What is the genre of drama in books?


Read online books Drama in English at worldlibraryebooks.comIn literature a drama genre deserves your attention. Dramas are usually called plays. Every person is made up of two parts: good and evil. Due to life circumstances, the human reveals one or another side of his nature. In drama we can see the full range of emotions : it can be love, jealousy, hatred, fear, etc. The best drama books are full of dialogue. This type of drama is one of the oldest forms of storytelling and has existed almost since the beginning of humanity. Drama genre - these are events that involve a lot of people. People most often suffer in this genre, because they are selfish. People always think to themselves first, they want have a benefit.


Drama books online


All problems are in our heads. We want to be pitied. Every single person sooner or later experiences their own personal drama, which can leave its mark on him in his later life and forces him to perform sometimes unexpected actions. Sometimes another person can become the subject of drama for a person, whom he loves or fears, then the relationship of these people may be unexpected. Exactly in drama books we are watching their future fate.
eBooks on our website are available for reading online right now.

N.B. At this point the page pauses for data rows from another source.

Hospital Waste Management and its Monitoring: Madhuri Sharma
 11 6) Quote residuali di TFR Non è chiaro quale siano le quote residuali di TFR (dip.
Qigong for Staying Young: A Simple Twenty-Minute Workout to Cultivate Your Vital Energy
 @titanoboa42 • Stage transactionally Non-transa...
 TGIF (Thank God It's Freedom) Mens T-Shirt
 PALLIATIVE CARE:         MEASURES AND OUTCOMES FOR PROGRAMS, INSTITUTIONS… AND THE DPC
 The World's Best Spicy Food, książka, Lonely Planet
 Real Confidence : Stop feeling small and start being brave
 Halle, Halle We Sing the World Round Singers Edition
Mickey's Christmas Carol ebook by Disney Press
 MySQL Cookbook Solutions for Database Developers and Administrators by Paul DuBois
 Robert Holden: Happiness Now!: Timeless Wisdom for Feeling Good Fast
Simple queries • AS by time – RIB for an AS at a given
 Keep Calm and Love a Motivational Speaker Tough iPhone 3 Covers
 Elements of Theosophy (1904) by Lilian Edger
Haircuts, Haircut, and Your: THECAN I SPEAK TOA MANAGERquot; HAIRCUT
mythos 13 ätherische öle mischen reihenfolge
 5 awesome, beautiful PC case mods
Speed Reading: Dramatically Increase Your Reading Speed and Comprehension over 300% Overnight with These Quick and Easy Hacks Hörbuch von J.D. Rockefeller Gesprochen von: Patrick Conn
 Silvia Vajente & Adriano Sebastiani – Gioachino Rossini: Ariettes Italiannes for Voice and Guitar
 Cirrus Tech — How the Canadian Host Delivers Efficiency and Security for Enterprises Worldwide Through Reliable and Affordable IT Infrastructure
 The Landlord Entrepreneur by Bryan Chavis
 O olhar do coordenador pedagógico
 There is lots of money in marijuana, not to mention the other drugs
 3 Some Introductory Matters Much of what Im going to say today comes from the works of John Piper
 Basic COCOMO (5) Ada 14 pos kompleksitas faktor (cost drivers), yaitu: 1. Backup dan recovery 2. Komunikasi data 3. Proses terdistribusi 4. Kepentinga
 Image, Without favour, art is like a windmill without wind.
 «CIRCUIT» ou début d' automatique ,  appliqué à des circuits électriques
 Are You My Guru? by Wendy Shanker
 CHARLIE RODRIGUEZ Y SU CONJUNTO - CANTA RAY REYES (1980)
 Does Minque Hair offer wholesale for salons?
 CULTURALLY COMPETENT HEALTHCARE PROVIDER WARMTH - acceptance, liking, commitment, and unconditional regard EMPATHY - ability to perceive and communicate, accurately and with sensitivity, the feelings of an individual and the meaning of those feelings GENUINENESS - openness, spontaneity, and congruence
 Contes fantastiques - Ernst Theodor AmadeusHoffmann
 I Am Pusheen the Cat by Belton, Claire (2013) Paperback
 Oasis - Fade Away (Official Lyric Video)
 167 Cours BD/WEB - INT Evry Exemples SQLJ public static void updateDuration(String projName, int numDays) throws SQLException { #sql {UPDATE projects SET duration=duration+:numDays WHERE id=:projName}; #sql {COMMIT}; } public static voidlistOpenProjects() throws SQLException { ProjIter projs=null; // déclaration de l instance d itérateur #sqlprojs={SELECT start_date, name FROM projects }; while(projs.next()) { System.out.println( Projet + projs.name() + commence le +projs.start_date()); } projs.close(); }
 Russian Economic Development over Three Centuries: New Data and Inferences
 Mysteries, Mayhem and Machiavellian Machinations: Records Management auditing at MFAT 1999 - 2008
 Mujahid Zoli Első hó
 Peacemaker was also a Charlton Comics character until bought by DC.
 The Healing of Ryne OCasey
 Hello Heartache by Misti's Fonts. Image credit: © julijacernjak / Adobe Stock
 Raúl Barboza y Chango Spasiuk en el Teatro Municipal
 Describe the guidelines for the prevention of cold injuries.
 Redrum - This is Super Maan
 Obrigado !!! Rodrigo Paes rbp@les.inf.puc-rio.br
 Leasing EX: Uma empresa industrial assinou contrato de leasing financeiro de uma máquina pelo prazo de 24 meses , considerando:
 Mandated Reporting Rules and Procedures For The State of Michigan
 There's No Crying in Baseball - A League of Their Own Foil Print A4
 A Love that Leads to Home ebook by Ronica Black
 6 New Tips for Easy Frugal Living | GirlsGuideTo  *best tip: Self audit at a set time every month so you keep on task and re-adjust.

Electronic library are very popular and convenient for people of all ages.If you love the idea that give you a ride on a roller coaster of emotions choose our library site, free books drama genre for reading without registering.

Read books online » Drama » The Taming of the Shrew by William Shakespeare (ebook reader with android os .txt) 📖

Book online «The Taming of the Shrew by William Shakespeare (ebook reader with android os .txt) 📖». Author William Shakespeare



1 ... 4 5 6 7 8 9 10 11 12 13
Go to page:
a bitter jest or two.

 

BIANCA.

Am I your bird? I mean to shift my bush,

And then pursue me as you draw your bow.

You are welcome all.

 

[Exeunt BIANCA, KATHERINA, and WIDOW.]

 

PETRUCHIO.

She hath prevented me. Here, Signior Tranio;

This bird you aim’d at, though you hit her not:

Therefore a health to all that shot and miss’d.

 

TRANIO.

O, sir! Lucentio slipp’d me like his greyhound,

Which runs himself, and catches for his master.

 

PETRUCHIO.

A good swift simile, but something currish.

 

TRANIO.

‘Tis well, sir, that you hunted for yourself:

‘Tis thought your deer does hold you at a bay.

 

BAPTISTA.

O ho, Petruchio! Tranio hits you now.

 

LUCENTIO.

I thank thee for that gird, good Tranio.

 

HORTENSIO.

Confess, confess; hath he not hit you here?

 

PETRUCHIO.

A’ has a little gall’d me, I confess;

And, as the jest did glance away from me,

‘Tis ten to one it maim’d you two outright.

 

BAPTISTA.

Now, in good sadness, son Petruchio,

I think thou hast the veriest shrew of all.

 

PETRUCHIO.

Well, I say no; and therefore, for assurance,

Let’s each one send unto his wife,

And he whose wife is most obedient,

To come at first when he doth send for her,

Shall win the wager which we will propose.

 

HORTENSIO.

Content. What’s the wager?

 

LUCENTIO.

Twenty crowns.

 

PETRUCHIO.

Twenty crowns!

I’ll venture so much of my hawk or hound,

But twenty times so much upon my wife.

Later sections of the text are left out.